12. The computer system of claim 11, wherein the notification further includes information representing that an entity that operates the computer system (a) guarantees that the target individual is not a synthetic identity and (b) will reimburse at least a portion of losses incurred by the requesting entity in association with synthetic identity fraud connected to an account opened by the target individual with the requesting entity.

13. The computer system of claim 12, wherein the executable instructions further cause the at least one physical processor to generate and store an association between the request and an account appearing in credit records subsequent to receipt of the request, wherein the association represents that the account is subject to guarantee and the reimbursing of the portion of losses incurred by the requesting entity.

14. The computer system of claim 13, wherein the executable instructions causing the at least one physical processor to generate the association comprises the executable instructions causing the at least one physical processor to:

generate a pool of candidate inquiry and tradeline pairs based in part on credit records in a credit bureau database, wherein an individual pair of a first inquiry and a first tradeline is included in the pool based at least in part on identification of (a) a consumer identifier in common between the first inquiry and the first tradeline, (b) an identifier of a first requesting entity for the first inquiry appearing in the first tradeline, and (c) an opening date for the first tradeline is after a date of the first inquiry but earlier than a predefined number of days after the date of the first inquiry;

form a bipartite graph of the candidate inquiry and tradeline pairs in the pool; and

select a single candidate inquiry and tradeline pair from among the pool of candidate inquiry and tradeline pairs, wherein the single candidate inquiry and tradeline pair is identified as a maximum-weight matching in the bipartite graph.

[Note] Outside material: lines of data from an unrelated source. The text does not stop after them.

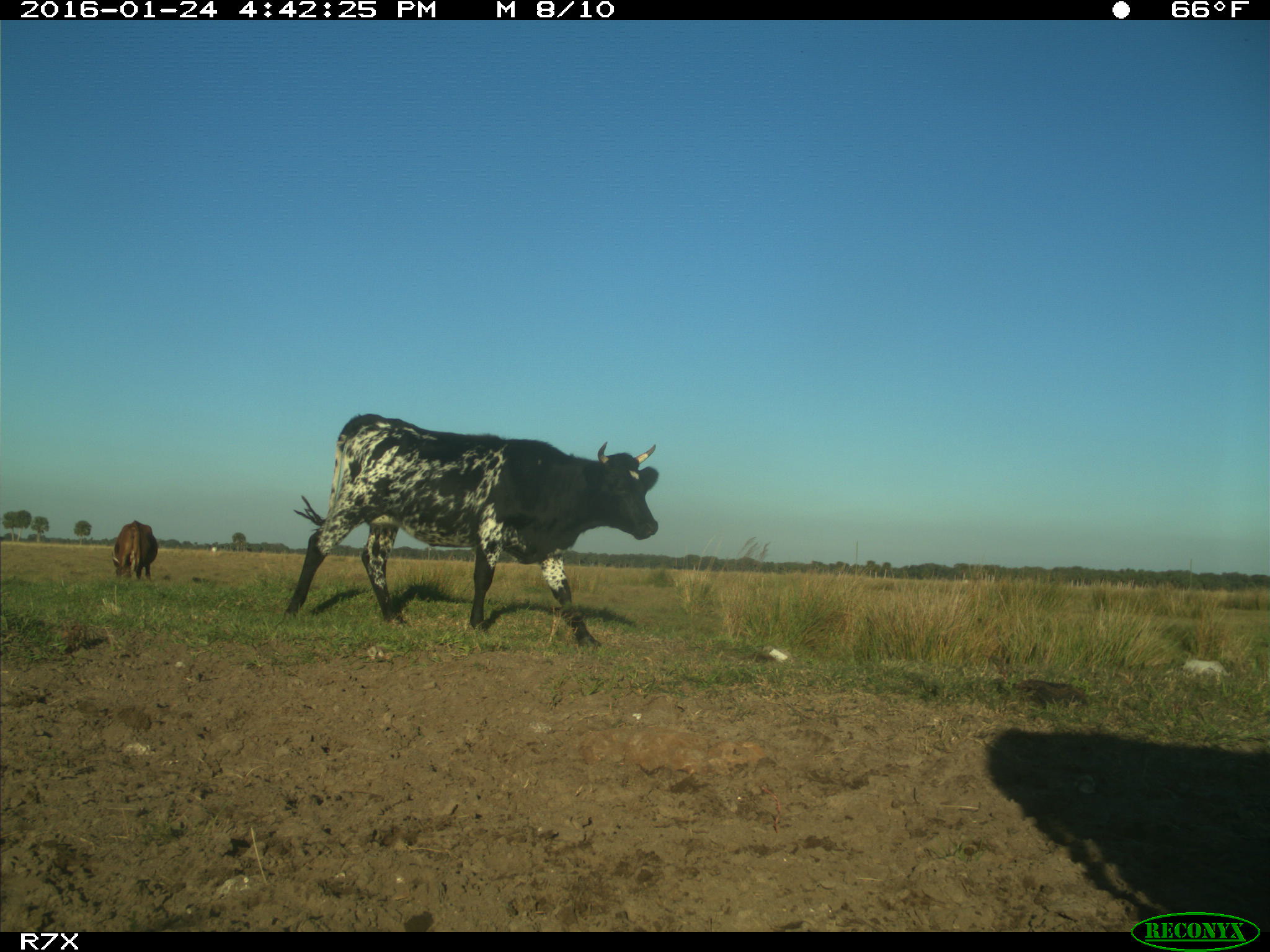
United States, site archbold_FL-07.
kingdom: Animalia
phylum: Chordata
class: Mammalia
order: Artiodactyla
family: Bovidae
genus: Bos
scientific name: Bos taurus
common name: domestic cow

15. The computer system of claim 11, wherein one machine learning model of the plurality of machine learning models comprises a gradient boosting model with binned attributes and monotonic constraints applied on at least a subset of the one or more attributes.

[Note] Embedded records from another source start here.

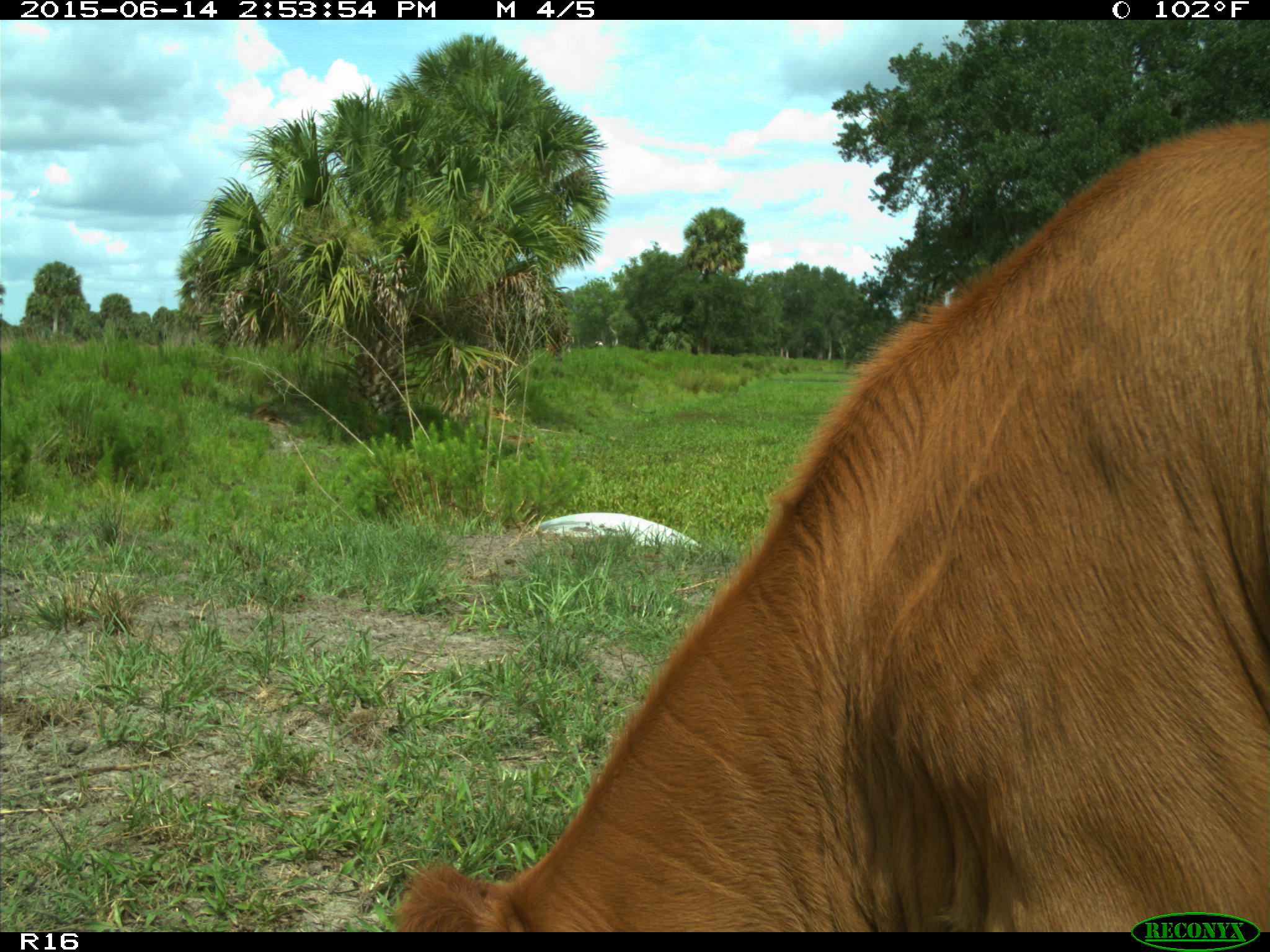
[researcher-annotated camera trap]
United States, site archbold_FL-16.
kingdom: Animalia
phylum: Chordata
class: Mammalia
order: Artiodactyla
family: Bovidae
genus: Bos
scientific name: Bos taurus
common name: domestic cow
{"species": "Bos taurus (domestic cow)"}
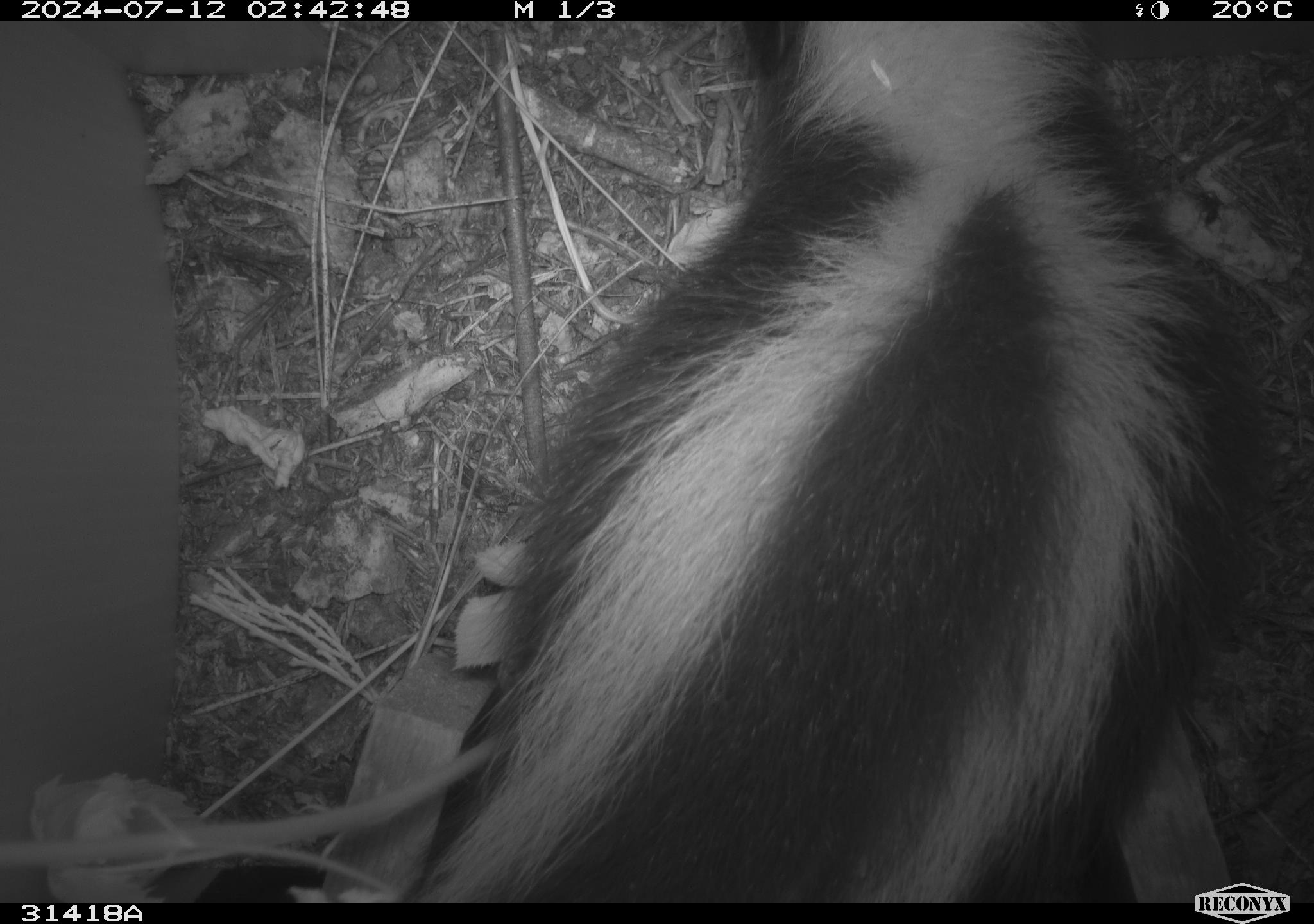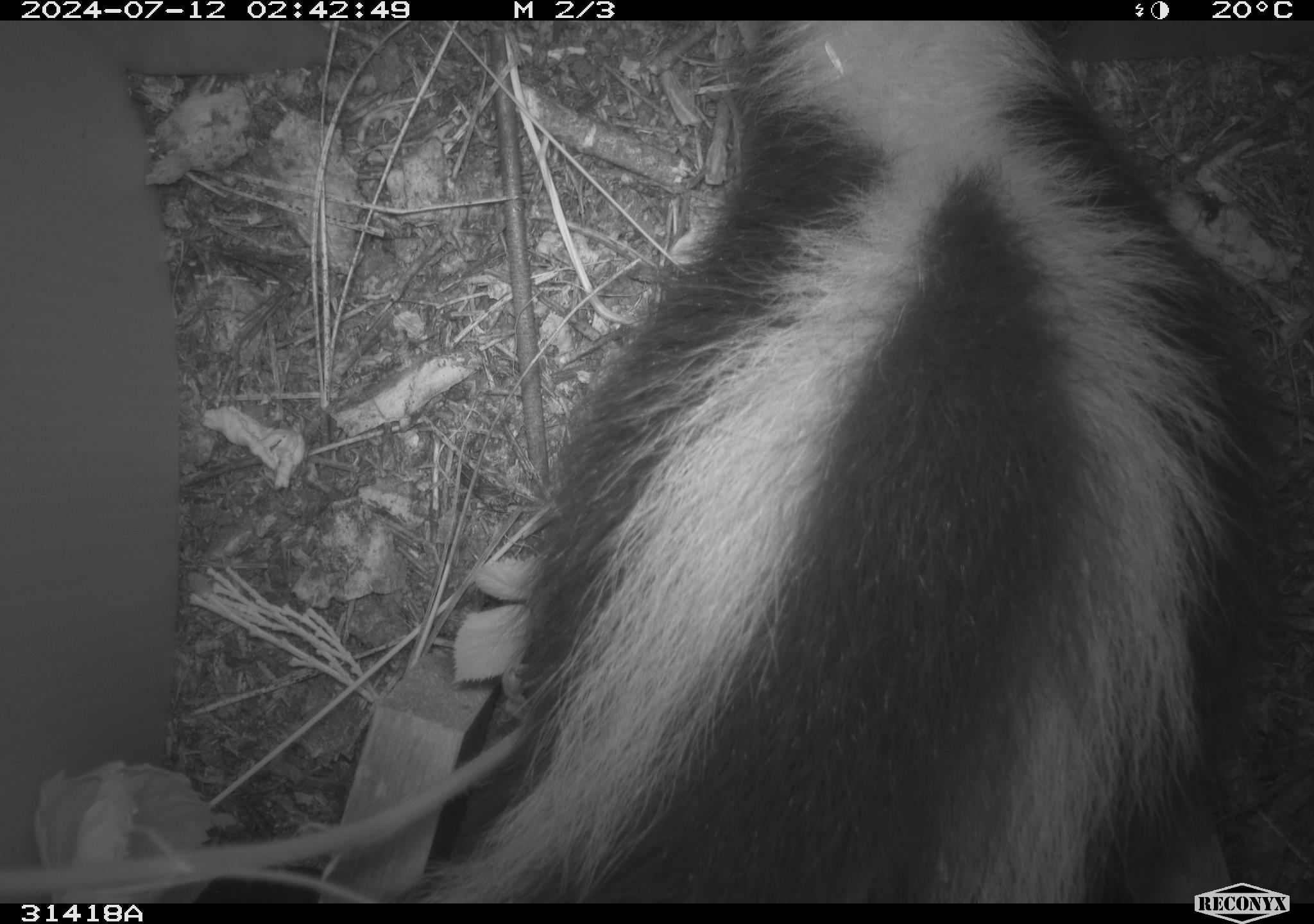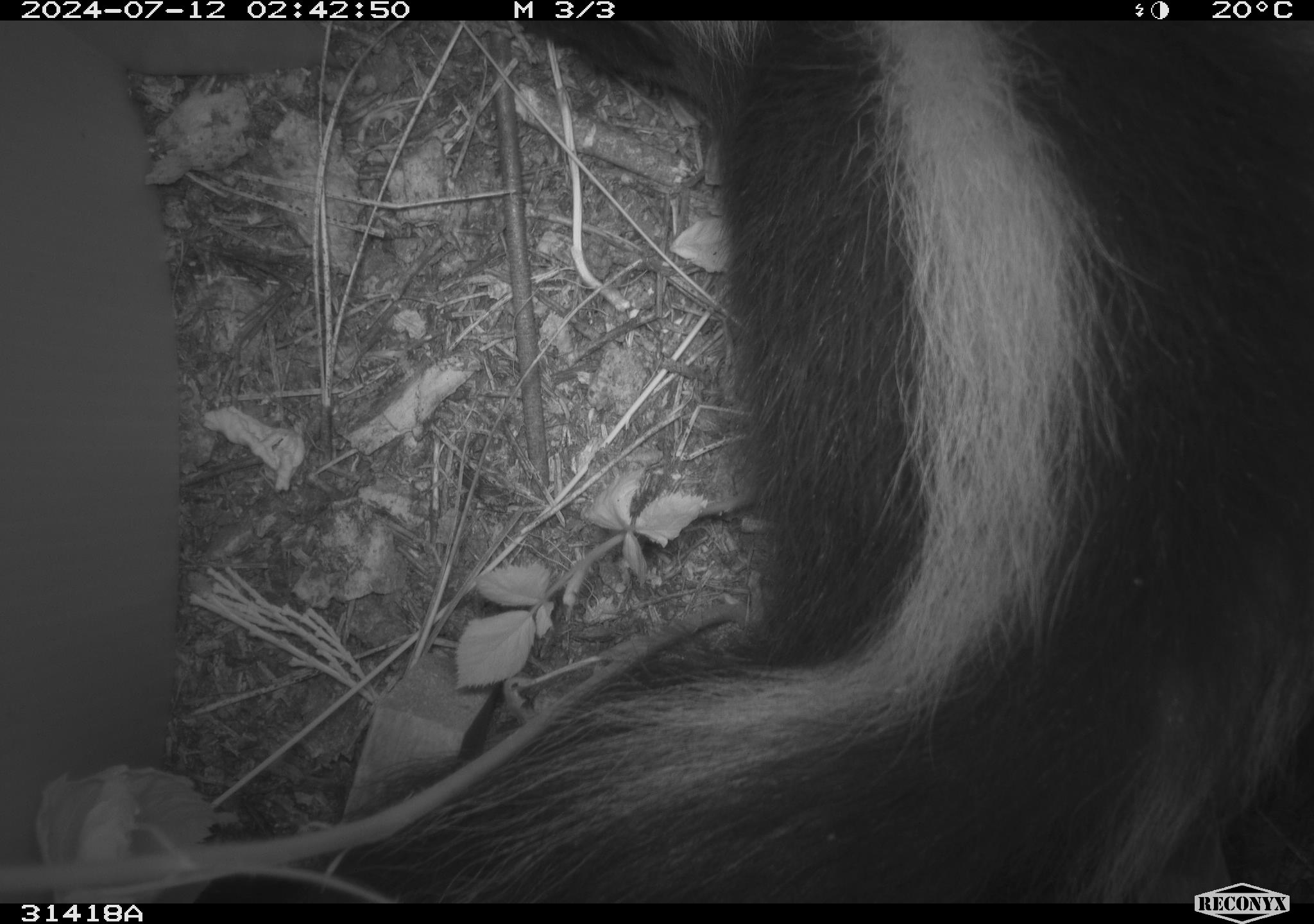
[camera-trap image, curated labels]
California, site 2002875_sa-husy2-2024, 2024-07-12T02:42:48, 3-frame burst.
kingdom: Animalia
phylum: Chordata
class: Mammalia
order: Carnivora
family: Mephitidae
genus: Mephitis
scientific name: Mephitis mephitis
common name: striped skunk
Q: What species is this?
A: Striped skunk (Mephitis mephitis).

16. The computer system of claim 15, wherein the one machine learning model is configured to monitor high risk identities and identities associated with one or more of (a) severe bust outs identified from credit data or (b) a large numbers of charge-offs identified from the credit data.

17. The computer system of claim 11, wherein one machine learning model of the plurality of machine learning models comprises a one-class adversarial nets (OCAN) model, wherein the executable instructions further cause the at least one physical processor to train the OCAN model, wherein training the OCAN model comprises:

learning real identities from training records;

training a complementary generative adversarial network (GAN) to generate complementary samples that are in a low-density area of the real identities; and

training a discriminator to distinguish between the real identities and the complementary identities.

18. The computer system of claim 11, wherein each of the one or more attributes relate to one or more of: a footprint, an establishment age, one or more relationships, or one or more behaviors.

19. The computer system of claim 11, wherein one machine learning model of the plurality of machine learning models comprises a risk propagation graph score (RPGS) model trained to propagate a risk or likelihood of fraud based on closeness of identity information between records that have one or more data fields in common, wherein closeness between two records is determined based at least in part on how many data fields are in common between the two records excluding at least one data field identified as noise.

20. The computer system of claim 19, wherein the RPGS model employs a graph connecting records based at least in part on closeness between the records, wherein the RPGS model is configured to use connections in the graph to propagate an associated synthetic identity risk score associated with a seed population along connections to neighboring records and then to further neighbors of the neighboring records iteratively with attenuation.